Er wordt een nieuw build gedaan, ook wanneer subuser geen wijzigingen detecteert. Dit is erg handig, want de updatefunctie kijkt ook naar updates van het OS in het image. Zodra er updated packages zijn binnen de gebruikte subuser images, wordt een update van het softwaremanagementsysteem geactiveerd om deze door te voeren. Zo is het mogelijk om een oud image bijvoorbeeld na een jaar te updaten met nieuwe versies van de software die hierin geïnstalleerd is.

 

Gerelateerde projecten

Subuser is niet het enige project dat werkt met isolatie van applicaties met gebruik van de desktop-omgeving.
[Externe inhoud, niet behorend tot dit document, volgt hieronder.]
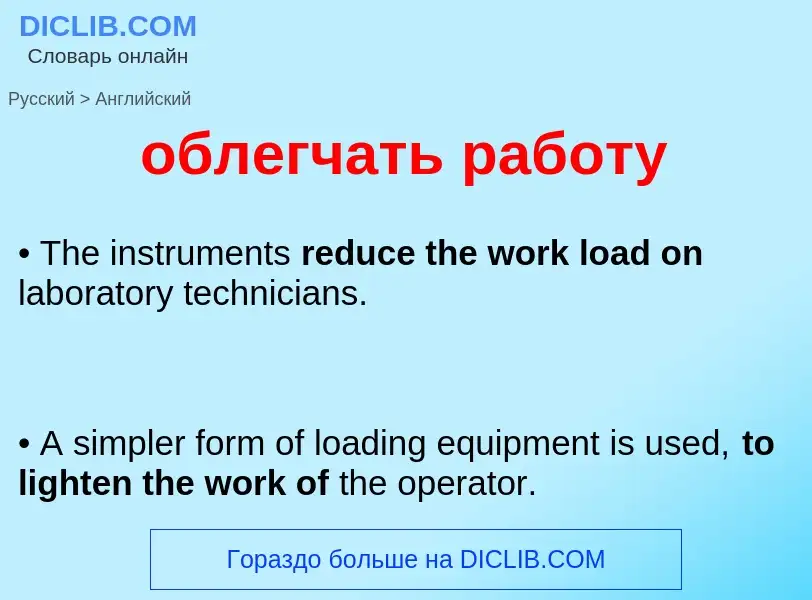 DICLIB.COM
Словарь онлайн

Русский > Английский

облегчать работу

• The instruments reduce the work load on laboratory technicians.

• A simpler form of loading equipment is used, to lighten the work of the operator.

Гораздо больше на DICLIB.COM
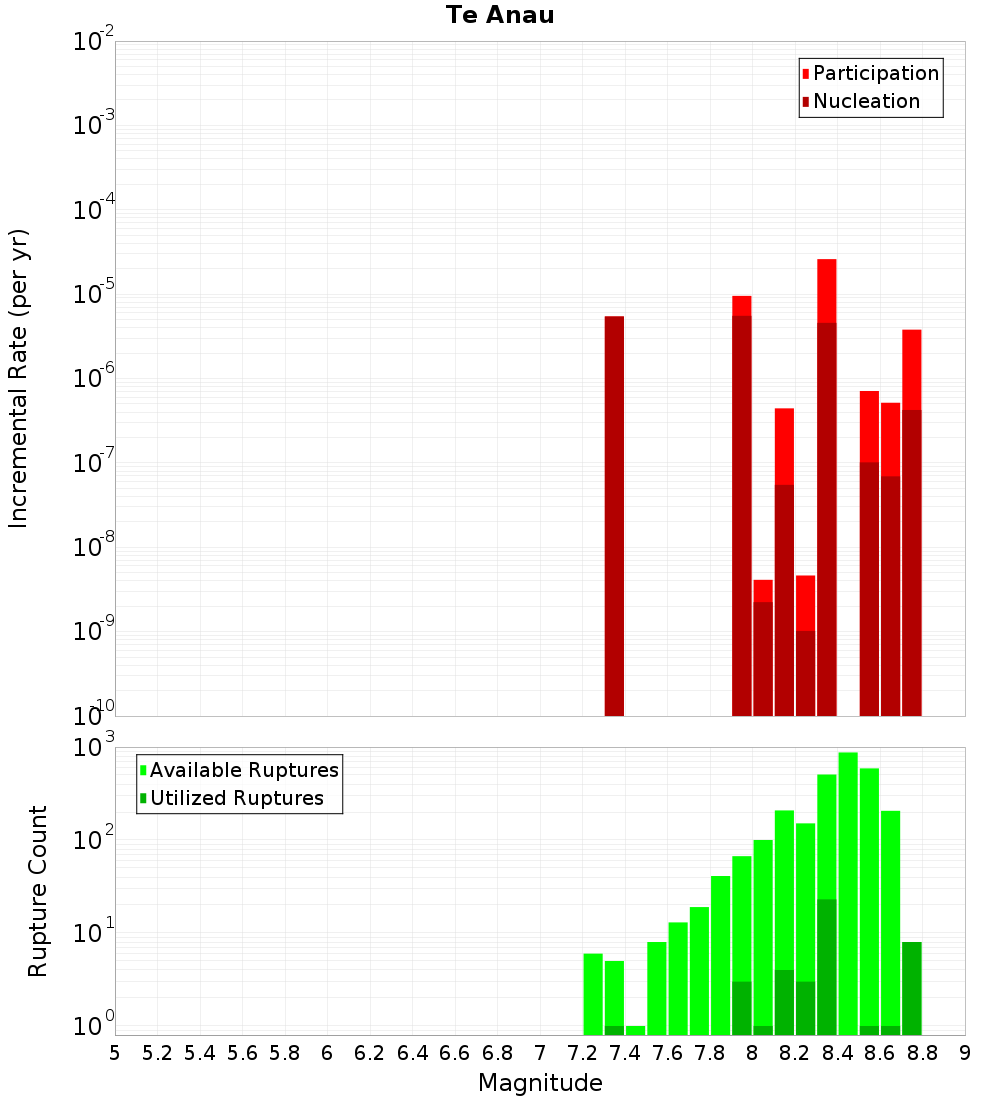 Te Anau

Participation
Nucleation

Incremental Rate (per yr)

$10^{-2}$
$10^{-3}$
$10^{-4}$
$10^{-5}$
$10^{-6}$
$10^{-7}$
$10^{-8}$
$10^{-9}$
$10^{-10}$

Available Ruptures
Utilized Ruptures

Rupture Count

$10^{3}$
$10^{2}$
$10^{1}$
$10^{0}$

5 5.2 5.4 5.6 5.8 6 6.2 6.4 6.6 6.8 7 7.2 7.4 7.6 7.8 8 8.2 8.4 8.6 8.8 9

Magnitude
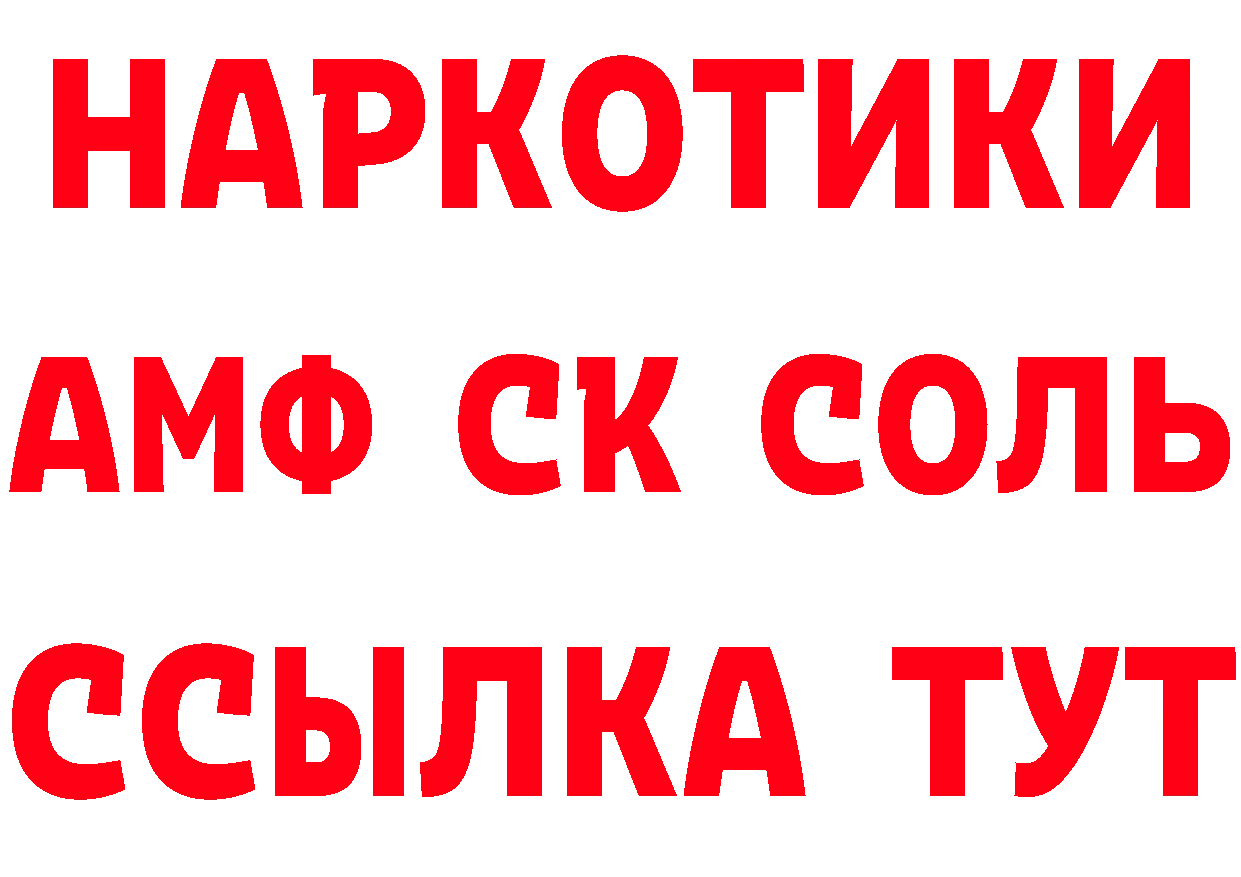 НАРКОТИКИ
АМФ СК СОЛЬ
ССЫЛКА ТУТ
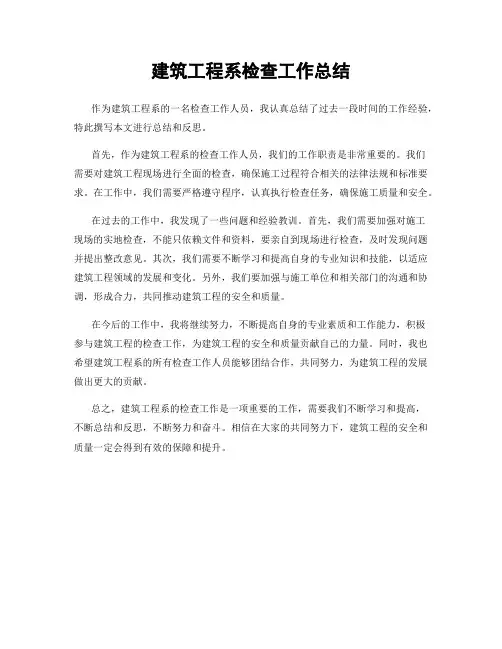 建筑工程系检查工作总结

作为建筑工程系的一名检查工作人员，我认真总结了过去一段时间的工作经验，特此撰写本文进行总结和反思。

首先，作为建筑工程系的检查工作人员，我们的工作职责是非常重要的。我们需要对建筑工程现场进行全面的检查，确保施工过程符合相关的法律法规和标准要求。在工作中，我们需要严格遵守程序，认真执行检查任务，确保施工质量和安全。

在过去的工作中，我发现了一些问题和经验教训。首先，我们需要加强对施工现场的实地检查，不能只依赖文件和资料，要亲自到现场进行检查，及时发现问题并提出整改意见。其次，我们需要不断学习和提高自身的专业知识和技能，以适应建筑工程领域的发展和变化。另外，我们要加强与施工单位和相关部门的沟通和协调，形成合力，共同推动建筑工程的安全和质量。

在今后的工作中，我将继续努力，不断提高自身的专业素质和工作能力，积极参与建筑工程的检查工作，为建筑工程的安全和质量贡献自己的力量。同时，我也希望建筑工程系的所有检查工作人员能够团结合作，共同努力，为建筑工程的发展做出更大的贡献。

总之，建筑工程系的检查工作是一项重要的工作，需要我们不断学习和提高，不断总结和反思，不断努力和奋斗。相信在大家的共同努力下，建筑工程的安全和质量一定会得到有效的保障和提升。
De volgende projecten zijn gestart met hetzelfde doel voor ogen als subuser, maar hebben elk een eigen inslag met betrekking tot functionaliteit, onderhoudbaarheid en veiligheid.

 

x11docker

Net als met subuser is het met x11docker ook mogelijk om Docker images met X11 applicaties op te starten. De focus van x11docker ligt net iets meer op veiligheid. Het werkt, in tegenstelling tot subuser, met twee instanties van een X11 server. Zowel het host OS als het container OS hebben een X11 server nodig. Daarbij is met x11docker meer in te stellen dan met subuser. Echter, dit maakt dat x11docker iets minder gebruiksvriendelijk en toegankelijk voor de beginnende gebruiker dan subuser.

 

Bedrock Linux

Bedrock Linux is in feite geen echte distributie, maar een uitbreiding, die te installeren is op elke Linux-distributie naar keuze. Het is speciaal ontworpen om packages van verschillende Linux-distributies tegelijk te installeren zonder dat de installers van de distributies daar weet van hebben. Bedrock Linux maakt gebruik van het concept van containers om de applicaties te scheiden per distributie waarvoor ze in feite bestemd zijn. Het haalt de individuele programma’s uit de containers en draait alle programma’s tegelijkertijd in zijn eigen OS.

 

Subgraph OS

Subgraph OS is een Linux-distributie met de focus op security. Naast de veiligheid met betrekking tot de grafische desktopomgeving, richt het zich voornamelijk op het tegengaan van hacken van het OS. Subgraph OS gebruikt speciale kernel eigenschappen, waardoor het een veilige doorvoerhaven is voor verkeer tussen het internet en de geïsoleerde applicaties.

 

Qubes OS

 

De meest veilige optie voor het scheiden van applicaties is Qubes OS, ook een Linux-distributie. Het isoleert niet elke applicatie individueel, maar maakt gebruik van zogenaamde compartimenten, genaamd qubes. Deze compartimenten vormen een laag bovenop de Linux-kernel en zijn in feite afgeschermde delen met elk een eigen focus op security. Op deze manier stelt het de gebruiker in staat om verschillende applicaties in een qube met bepaalde veiligheidsafstellingen te draaien. Qubes OS is hiermee bijzonder veilig, maar wel minder gebruiksvriendelijk.